One tool used by the Warriors is a wireless GPS device. Small (about the size of a car remote) and lightweight, the device is worn inside a compression shirt, positioned between the shoulder blades. Manufactured by an Australian company called Catapult Sports, the device tracks micro-movements in real time, providinginstantaneous monitoring of accelerations, changes in directions, heart rates and force applied on knees and ankles. The Warriors use the data to measure the practice workload of players and monitor fatigue that could increase the risk of injury.
"The more that you can track, the more you can measure, the more you train your guys to make sure they're not overworking themselves," said Brian Kopp, Catapult's president for North America operations.
It was Catapult data that led Kerr to rest Curry and Thompson that night in Denver. The two players were beyond the baselines established during practices earlier in the year.
Three days later, though, in a game at home against the Lakers, Thompson suffered an ankle sprain that forced him to miss the next three games. Was it fate, or was it fatigue that made Thompson more susceptible to injury? The Warriors again chose the latter. "That was a big learning moment," Lacob said at the Sports Analytics Innovation Summit in San Francisco in September. "We said, 'This information gave us an out (to rest Thompson in Denver) and we sort of took it, but now we need to get better.'
"Now, you can't always stop a guy from turning his ankle, but if a guy has never turned an ankle before, and your data tells you he's getting tired, and he turns an ankle, maybe there's something to it. Maybe there's not, but most likely there is."
Thompson sided with fate on this one: "I stepped on a guy's foot," he said. "I was just unlucky."
Not that Thompson is opposed to technology; on the contrary. He is involved with a company called ShotTracker, which uses wrist and net sensors to track shooting mechanics.
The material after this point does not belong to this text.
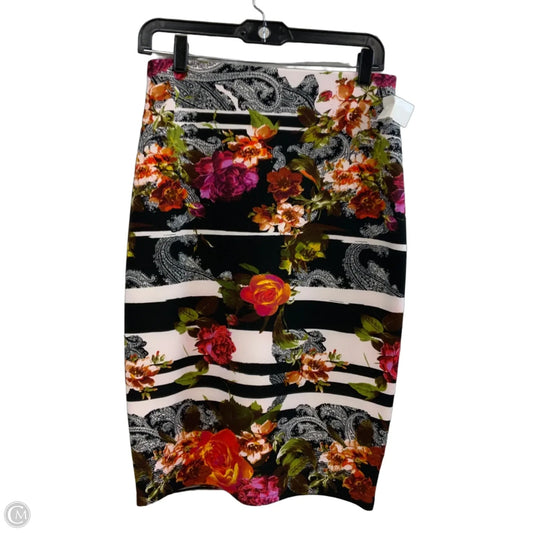 Skirt Mini & Short By Joseph Ribkoff In Black, Size: 8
Curry was also recently seen on camera wearing a pair of strobe glasses while doing a drill with his personal trainer designed to improve his reaction time and visual awareness. The glasses impaired his vision as he dribbled a basketball with one hand and continuously caught a tennis ball with the other.
The NBA's growing interest in injury analytics has more teams turning to wearables. Last season, the Warriors were one of 11 NBA teams using Catapult. Now there are 19, according to Kopp.
Last season, the Warriors also began working with Omegawave, a Finnish company that specializes in assessing a player's physiological state. With electrodes attached to the face -- "like you're straight out of 'Star Trek,'" said Warriors forward Harrison Barnes -- the Omegawave device measures heart-rate varaibility.
Lacob said the Warriors plan to have their minor-league team in Santa Cruz experiment with Athos, a Redwood City company that makes fitness apparel. The compression clothing has embedded sensors that track electromyography -- a test of electrical activity produced by muscles - along with breathing and heart rates and calories burned.
Among its investors, Athos counts Lacob's father, Warriors CEO Joe Lacob, and former Warriors player Jermaine O'Neal.
Iguodala is a wearable tech clothes horse. He wears an Apple Watch and also uses a device that tracks his golf swing. Two years ago, his first with the Warriors, he began wearing a wristband manufactured by San Francisco-based Jawbone to track and maximize his rest. Once a sleep-deprived players with creaky knees, Iguodala, at age 31, became the MVP of the NBA Finals last spring.
In fact, technology played a part in him coming to the Warriors as a free agent in 2013. Iguodala liked the deal the Warriors offered -- $48 million over four years -- but he also liked the idea of investing in tech companies.
Meantime, Kirk Lacob is on the lookout for the next device that might give the Warriors a competitive advantage. Lacob, who oversees the Warriors' analytics staff, has been on the lookout for next device that could give them a competitive advantage.
"We're very lucky that we're in the Bay Area, and we're very lucky that we're also a team that's performing well now," hesaid. "Everyone wants a piece of us."